Страх не отступает. Ведь от атрофии мозга умер мой отец в тридцать шесть лет, а мне всего лишь тридцать два, и такое ощущение, что могильная яма, подобно змею, медленно и неумолимо втягивает меня в себя.
Ни на минуту не забываю, что Вагнер живет в пяти минутах ходьбы. Никуда не деться, наносим ему визит. Своим сарказмом и холодностью Ре сразу же вызывает у четы Вагнер отторжение.
Да и может ли еврей, по их отвращению к этой нации, быть иным?
И все же я посещаю его несколько раз в память о днях, проведенных в Трибшене. Говорит Вагнер, я помалкиваю, стараясь сохранять на лице внимательное выражение и не выдать печаль, которую во мне вызывает мой бывший постаревший кумир, не способный воспринимать новые веяния, хотя, в общем-то, ему всего лишь шестьдесят три года, и только семь лет прошло со времени нашей первой встречи.
Вагнер целиком погружен в работу над "Парсифалем", оперой, которая своим упором на страдания, отказ от действия в сторону смирения, наводит на мысль о завещании автора. И хотя термины христианские, настрой абсолютно и насквозь пропитан Шопенгауэром.
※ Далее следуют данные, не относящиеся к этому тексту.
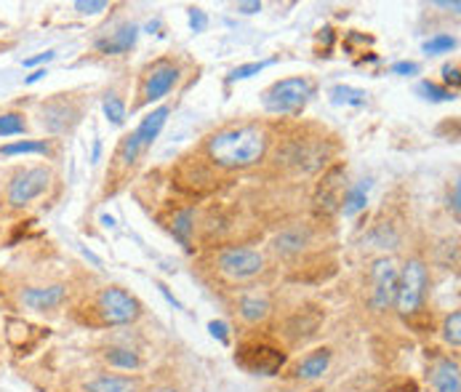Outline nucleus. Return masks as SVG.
Instances as JSON below:
<instances>
[{
  "mask_svg": "<svg viewBox=\"0 0 461 392\" xmlns=\"http://www.w3.org/2000/svg\"><path fill=\"white\" fill-rule=\"evenodd\" d=\"M43 78H46V70H35L24 83H27V86H32V83H38V81H43Z\"/></svg>",
  "mask_w": 461,
  "mask_h": 392,
  "instance_id": "43",
  "label": "nucleus"
},
{
  "mask_svg": "<svg viewBox=\"0 0 461 392\" xmlns=\"http://www.w3.org/2000/svg\"><path fill=\"white\" fill-rule=\"evenodd\" d=\"M440 339L446 347L451 350H459L461 347V312L459 309H451L443 323H440Z\"/></svg>",
  "mask_w": 461,
  "mask_h": 392,
  "instance_id": "26",
  "label": "nucleus"
},
{
  "mask_svg": "<svg viewBox=\"0 0 461 392\" xmlns=\"http://www.w3.org/2000/svg\"><path fill=\"white\" fill-rule=\"evenodd\" d=\"M309 243H312V230L307 224H288L275 235L273 251L277 257H299L301 251H307Z\"/></svg>",
  "mask_w": 461,
  "mask_h": 392,
  "instance_id": "19",
  "label": "nucleus"
},
{
  "mask_svg": "<svg viewBox=\"0 0 461 392\" xmlns=\"http://www.w3.org/2000/svg\"><path fill=\"white\" fill-rule=\"evenodd\" d=\"M91 318L86 323L99 328H115V326H134L144 315V304L139 296L126 292L123 286H104L89 301Z\"/></svg>",
  "mask_w": 461,
  "mask_h": 392,
  "instance_id": "3",
  "label": "nucleus"
},
{
  "mask_svg": "<svg viewBox=\"0 0 461 392\" xmlns=\"http://www.w3.org/2000/svg\"><path fill=\"white\" fill-rule=\"evenodd\" d=\"M459 200H461V185H459V179H454V187L448 190V203H446V205H448V211L454 213V219H457V222H459V213H461Z\"/></svg>",
  "mask_w": 461,
  "mask_h": 392,
  "instance_id": "34",
  "label": "nucleus"
},
{
  "mask_svg": "<svg viewBox=\"0 0 461 392\" xmlns=\"http://www.w3.org/2000/svg\"><path fill=\"white\" fill-rule=\"evenodd\" d=\"M270 65H275V59H265V62H251V65H240V67H235L232 73H230V83H235V81H246V78H254V75H259L262 70H267Z\"/></svg>",
  "mask_w": 461,
  "mask_h": 392,
  "instance_id": "32",
  "label": "nucleus"
},
{
  "mask_svg": "<svg viewBox=\"0 0 461 392\" xmlns=\"http://www.w3.org/2000/svg\"><path fill=\"white\" fill-rule=\"evenodd\" d=\"M392 73L395 75H419L422 67L416 62H397V65H392Z\"/></svg>",
  "mask_w": 461,
  "mask_h": 392,
  "instance_id": "38",
  "label": "nucleus"
},
{
  "mask_svg": "<svg viewBox=\"0 0 461 392\" xmlns=\"http://www.w3.org/2000/svg\"><path fill=\"white\" fill-rule=\"evenodd\" d=\"M101 109H104V115H107V120L112 126H123L126 123L128 109H126V101L117 97V94H107L104 101H101Z\"/></svg>",
  "mask_w": 461,
  "mask_h": 392,
  "instance_id": "28",
  "label": "nucleus"
},
{
  "mask_svg": "<svg viewBox=\"0 0 461 392\" xmlns=\"http://www.w3.org/2000/svg\"><path fill=\"white\" fill-rule=\"evenodd\" d=\"M99 155H101V142L96 139V142H93V163L99 161Z\"/></svg>",
  "mask_w": 461,
  "mask_h": 392,
  "instance_id": "44",
  "label": "nucleus"
},
{
  "mask_svg": "<svg viewBox=\"0 0 461 392\" xmlns=\"http://www.w3.org/2000/svg\"><path fill=\"white\" fill-rule=\"evenodd\" d=\"M454 48H457V38L446 32H438L430 40H424V54H451Z\"/></svg>",
  "mask_w": 461,
  "mask_h": 392,
  "instance_id": "31",
  "label": "nucleus"
},
{
  "mask_svg": "<svg viewBox=\"0 0 461 392\" xmlns=\"http://www.w3.org/2000/svg\"><path fill=\"white\" fill-rule=\"evenodd\" d=\"M235 11H240V13H257V11H262V3H259V0H251V3H238V5H235Z\"/></svg>",
  "mask_w": 461,
  "mask_h": 392,
  "instance_id": "41",
  "label": "nucleus"
},
{
  "mask_svg": "<svg viewBox=\"0 0 461 392\" xmlns=\"http://www.w3.org/2000/svg\"><path fill=\"white\" fill-rule=\"evenodd\" d=\"M101 361L109 366V369H117V371H139L144 366L142 355L131 347H120V344H109L101 350Z\"/></svg>",
  "mask_w": 461,
  "mask_h": 392,
  "instance_id": "22",
  "label": "nucleus"
},
{
  "mask_svg": "<svg viewBox=\"0 0 461 392\" xmlns=\"http://www.w3.org/2000/svg\"><path fill=\"white\" fill-rule=\"evenodd\" d=\"M331 361H334V350L331 347H315L304 358L296 361V366L291 369V377L296 382L323 379V374H328V369H331Z\"/></svg>",
  "mask_w": 461,
  "mask_h": 392,
  "instance_id": "17",
  "label": "nucleus"
},
{
  "mask_svg": "<svg viewBox=\"0 0 461 392\" xmlns=\"http://www.w3.org/2000/svg\"><path fill=\"white\" fill-rule=\"evenodd\" d=\"M179 65L174 59H158L152 62L144 73H142V81H139V99L134 101V109L139 107H147L152 101H161L163 97H169L174 91V86L179 83Z\"/></svg>",
  "mask_w": 461,
  "mask_h": 392,
  "instance_id": "9",
  "label": "nucleus"
},
{
  "mask_svg": "<svg viewBox=\"0 0 461 392\" xmlns=\"http://www.w3.org/2000/svg\"><path fill=\"white\" fill-rule=\"evenodd\" d=\"M443 81L454 86V91L459 89V67L457 65H446L443 67Z\"/></svg>",
  "mask_w": 461,
  "mask_h": 392,
  "instance_id": "39",
  "label": "nucleus"
},
{
  "mask_svg": "<svg viewBox=\"0 0 461 392\" xmlns=\"http://www.w3.org/2000/svg\"><path fill=\"white\" fill-rule=\"evenodd\" d=\"M57 57V51H46V54H38V57H30L24 59V67H35V65H43V62H51Z\"/></svg>",
  "mask_w": 461,
  "mask_h": 392,
  "instance_id": "40",
  "label": "nucleus"
},
{
  "mask_svg": "<svg viewBox=\"0 0 461 392\" xmlns=\"http://www.w3.org/2000/svg\"><path fill=\"white\" fill-rule=\"evenodd\" d=\"M331 97L336 104H352V107H366L369 104V94L361 91V89H352V86H336L331 91Z\"/></svg>",
  "mask_w": 461,
  "mask_h": 392,
  "instance_id": "29",
  "label": "nucleus"
},
{
  "mask_svg": "<svg viewBox=\"0 0 461 392\" xmlns=\"http://www.w3.org/2000/svg\"><path fill=\"white\" fill-rule=\"evenodd\" d=\"M51 185V169L46 166H35V169H24L19 171L11 182H8V190H5V197H8V205L11 208H24L30 205L35 197H40Z\"/></svg>",
  "mask_w": 461,
  "mask_h": 392,
  "instance_id": "11",
  "label": "nucleus"
},
{
  "mask_svg": "<svg viewBox=\"0 0 461 392\" xmlns=\"http://www.w3.org/2000/svg\"><path fill=\"white\" fill-rule=\"evenodd\" d=\"M344 190H347V169L342 163H334L317 182V196H315L317 208H323V213H334L342 205Z\"/></svg>",
  "mask_w": 461,
  "mask_h": 392,
  "instance_id": "15",
  "label": "nucleus"
},
{
  "mask_svg": "<svg viewBox=\"0 0 461 392\" xmlns=\"http://www.w3.org/2000/svg\"><path fill=\"white\" fill-rule=\"evenodd\" d=\"M169 115H171V107L163 104V107H158V109H152V112H147V115L142 118V123H139L136 131H134V136L139 139L142 150H150V147H152V142L161 136V131H163Z\"/></svg>",
  "mask_w": 461,
  "mask_h": 392,
  "instance_id": "20",
  "label": "nucleus"
},
{
  "mask_svg": "<svg viewBox=\"0 0 461 392\" xmlns=\"http://www.w3.org/2000/svg\"><path fill=\"white\" fill-rule=\"evenodd\" d=\"M104 8H107L104 0H78L75 3V11H81V13H99Z\"/></svg>",
  "mask_w": 461,
  "mask_h": 392,
  "instance_id": "37",
  "label": "nucleus"
},
{
  "mask_svg": "<svg viewBox=\"0 0 461 392\" xmlns=\"http://www.w3.org/2000/svg\"><path fill=\"white\" fill-rule=\"evenodd\" d=\"M142 152H144V150H142L139 139H136L134 134H128V136H123V142H120V147H117V152H115V161H117L123 169H134V163L139 161Z\"/></svg>",
  "mask_w": 461,
  "mask_h": 392,
  "instance_id": "27",
  "label": "nucleus"
},
{
  "mask_svg": "<svg viewBox=\"0 0 461 392\" xmlns=\"http://www.w3.org/2000/svg\"><path fill=\"white\" fill-rule=\"evenodd\" d=\"M48 152H51V144L46 139L43 142L24 139V142H13V144L0 147V158H13V155H48Z\"/></svg>",
  "mask_w": 461,
  "mask_h": 392,
  "instance_id": "25",
  "label": "nucleus"
},
{
  "mask_svg": "<svg viewBox=\"0 0 461 392\" xmlns=\"http://www.w3.org/2000/svg\"><path fill=\"white\" fill-rule=\"evenodd\" d=\"M427 379L432 392H461L459 358L454 355H435L427 369Z\"/></svg>",
  "mask_w": 461,
  "mask_h": 392,
  "instance_id": "16",
  "label": "nucleus"
},
{
  "mask_svg": "<svg viewBox=\"0 0 461 392\" xmlns=\"http://www.w3.org/2000/svg\"><path fill=\"white\" fill-rule=\"evenodd\" d=\"M189 27H192L195 32H203V30L208 27V16H205L203 8H189Z\"/></svg>",
  "mask_w": 461,
  "mask_h": 392,
  "instance_id": "35",
  "label": "nucleus"
},
{
  "mask_svg": "<svg viewBox=\"0 0 461 392\" xmlns=\"http://www.w3.org/2000/svg\"><path fill=\"white\" fill-rule=\"evenodd\" d=\"M315 97V83L309 78H283L262 94V107L270 115H301L309 99Z\"/></svg>",
  "mask_w": 461,
  "mask_h": 392,
  "instance_id": "7",
  "label": "nucleus"
},
{
  "mask_svg": "<svg viewBox=\"0 0 461 392\" xmlns=\"http://www.w3.org/2000/svg\"><path fill=\"white\" fill-rule=\"evenodd\" d=\"M369 182H361V185H355V187H347L344 190V196H342V205H339V211L344 213V216H355V213H361L363 208H366V203H369Z\"/></svg>",
  "mask_w": 461,
  "mask_h": 392,
  "instance_id": "23",
  "label": "nucleus"
},
{
  "mask_svg": "<svg viewBox=\"0 0 461 392\" xmlns=\"http://www.w3.org/2000/svg\"><path fill=\"white\" fill-rule=\"evenodd\" d=\"M81 120V109L65 97L51 99L40 107V126L48 134H65Z\"/></svg>",
  "mask_w": 461,
  "mask_h": 392,
  "instance_id": "14",
  "label": "nucleus"
},
{
  "mask_svg": "<svg viewBox=\"0 0 461 392\" xmlns=\"http://www.w3.org/2000/svg\"><path fill=\"white\" fill-rule=\"evenodd\" d=\"M323 320H326V312H323L320 304H304V307L293 309V312L283 320L280 336H283V342H285L288 347H301V344H307L312 336H317Z\"/></svg>",
  "mask_w": 461,
  "mask_h": 392,
  "instance_id": "10",
  "label": "nucleus"
},
{
  "mask_svg": "<svg viewBox=\"0 0 461 392\" xmlns=\"http://www.w3.org/2000/svg\"><path fill=\"white\" fill-rule=\"evenodd\" d=\"M427 289H430V270L422 257H411L397 275V294H395V312L413 323L427 304Z\"/></svg>",
  "mask_w": 461,
  "mask_h": 392,
  "instance_id": "4",
  "label": "nucleus"
},
{
  "mask_svg": "<svg viewBox=\"0 0 461 392\" xmlns=\"http://www.w3.org/2000/svg\"><path fill=\"white\" fill-rule=\"evenodd\" d=\"M147 388L139 374H96L83 382V392H142Z\"/></svg>",
  "mask_w": 461,
  "mask_h": 392,
  "instance_id": "18",
  "label": "nucleus"
},
{
  "mask_svg": "<svg viewBox=\"0 0 461 392\" xmlns=\"http://www.w3.org/2000/svg\"><path fill=\"white\" fill-rule=\"evenodd\" d=\"M27 131V120L22 112H3L0 115V136H16Z\"/></svg>",
  "mask_w": 461,
  "mask_h": 392,
  "instance_id": "30",
  "label": "nucleus"
},
{
  "mask_svg": "<svg viewBox=\"0 0 461 392\" xmlns=\"http://www.w3.org/2000/svg\"><path fill=\"white\" fill-rule=\"evenodd\" d=\"M397 275L400 267L392 257H376L369 270V307L370 312L384 315L395 309V294H397Z\"/></svg>",
  "mask_w": 461,
  "mask_h": 392,
  "instance_id": "8",
  "label": "nucleus"
},
{
  "mask_svg": "<svg viewBox=\"0 0 461 392\" xmlns=\"http://www.w3.org/2000/svg\"><path fill=\"white\" fill-rule=\"evenodd\" d=\"M334 150L331 142L323 136H312V134H291L277 144L275 161L277 169L291 171V174H315L320 169H326V163L331 161Z\"/></svg>",
  "mask_w": 461,
  "mask_h": 392,
  "instance_id": "2",
  "label": "nucleus"
},
{
  "mask_svg": "<svg viewBox=\"0 0 461 392\" xmlns=\"http://www.w3.org/2000/svg\"><path fill=\"white\" fill-rule=\"evenodd\" d=\"M235 363L251 377H277L288 366V353L270 339H246L235 350Z\"/></svg>",
  "mask_w": 461,
  "mask_h": 392,
  "instance_id": "6",
  "label": "nucleus"
},
{
  "mask_svg": "<svg viewBox=\"0 0 461 392\" xmlns=\"http://www.w3.org/2000/svg\"><path fill=\"white\" fill-rule=\"evenodd\" d=\"M213 270L230 286L251 283L267 270V257L259 248L248 246H224L213 254Z\"/></svg>",
  "mask_w": 461,
  "mask_h": 392,
  "instance_id": "5",
  "label": "nucleus"
},
{
  "mask_svg": "<svg viewBox=\"0 0 461 392\" xmlns=\"http://www.w3.org/2000/svg\"><path fill=\"white\" fill-rule=\"evenodd\" d=\"M171 232L174 238L185 246L192 248V235H195V208H185V211H177L174 219H171Z\"/></svg>",
  "mask_w": 461,
  "mask_h": 392,
  "instance_id": "24",
  "label": "nucleus"
},
{
  "mask_svg": "<svg viewBox=\"0 0 461 392\" xmlns=\"http://www.w3.org/2000/svg\"><path fill=\"white\" fill-rule=\"evenodd\" d=\"M270 134L257 123H238L213 131L205 139V158L222 171L257 169L270 152Z\"/></svg>",
  "mask_w": 461,
  "mask_h": 392,
  "instance_id": "1",
  "label": "nucleus"
},
{
  "mask_svg": "<svg viewBox=\"0 0 461 392\" xmlns=\"http://www.w3.org/2000/svg\"><path fill=\"white\" fill-rule=\"evenodd\" d=\"M142 392H182L179 388H174V385H166V382H161V385H152V388H144Z\"/></svg>",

Может ли Вагнер даже себе представить, что в своей книге «Человеческое, слишком человеческое», над которой работаю и продолжу работать, вернувшись к своему письменному столу, я резко и окончательно отбрасываю метафизику, на которой, вслед Шопенгауэру, строится его творчество.
Я опровергаю так называемые "высшие качества", их внеземное происхождение, и определяю их как трансформацию качеств низших, обычных, человеческих, слишком человеческих.
И движущей силой всех этих качеств является жажда власти. По сути, впервые, я обозначаю именно свою не заемную философию. Я пытаюсь освободиться от влияния этих двух незаурядных личностей – Шопенгауэра и Вагнера, заранее зная, что это не удастся сделать до конца. Я не смогу отрицать того, что такие жанры, как драма и трагедия, главным образом, греческая, которые до Вагнера меня мало интересовали, увидены мною его глазами, и это останется фактом, даже если я это опровергну. Но, главное, двойственность, единство противоположностей, идущее от Гегеля, будь то воля и представление Шопенгауэра или человек и природа Вагнера, я попытался передать единством Аполлона и Диониса, в котором есть и воля и интеллект первого, и человек и природа второго.
Как говорится, каюсь.
77
Все это мы трезво и серьезно обсуждаем с Паулем. Его нетривиальное и, главное, ненавязчивое мнение я начинаю все более ценить.
В отличие от апостола Петра, я все же просыпаюсь, разбуженный "петушиным криком позитивизма", озвученным Паулем, и дошедшим до меня вопреки его тезке апостолу Павлу.
Мы сидим в саду, полные жизнерадостности и доброго настроения в светлый день. Свободный дух, родственный обоим, витает над нами.
Пауль на пять лет моложе меня, стремится в книге "«Происхождение моральных чувств», которую пишет, обосновать психологический подход к философии.
Думаю, он оказал определенное влияние на меня. Ведь вторую главу моего "Человеческого, слишком человеческого" я назвал "К истории моральных чувств". Пауль, по сути, атеист, считает, что религиозный опыт реален и существен, и вера в Бога есть одна из ипостасей человеческой души, вне зависимости, есть ли Бог или нет Его. Эту ипостась следует выяснить через психологию.
Что же касается морали, то ее вообще не существует: добро и зло, по сути своей, условности. Меня поражает в нем независимость и четкость его рассуждений, чего мне явно не хватает. Он, можно сказать, холодно и спокойно препарирует мысль, в то время, как я, напав на нее, не могу сдержать свою горячность и нетерпение.
Именно, в этом отношении он для меня является сдерживающей силой, а своим аналитическим умом, как ножом, затачивает стрелы моих мыслей.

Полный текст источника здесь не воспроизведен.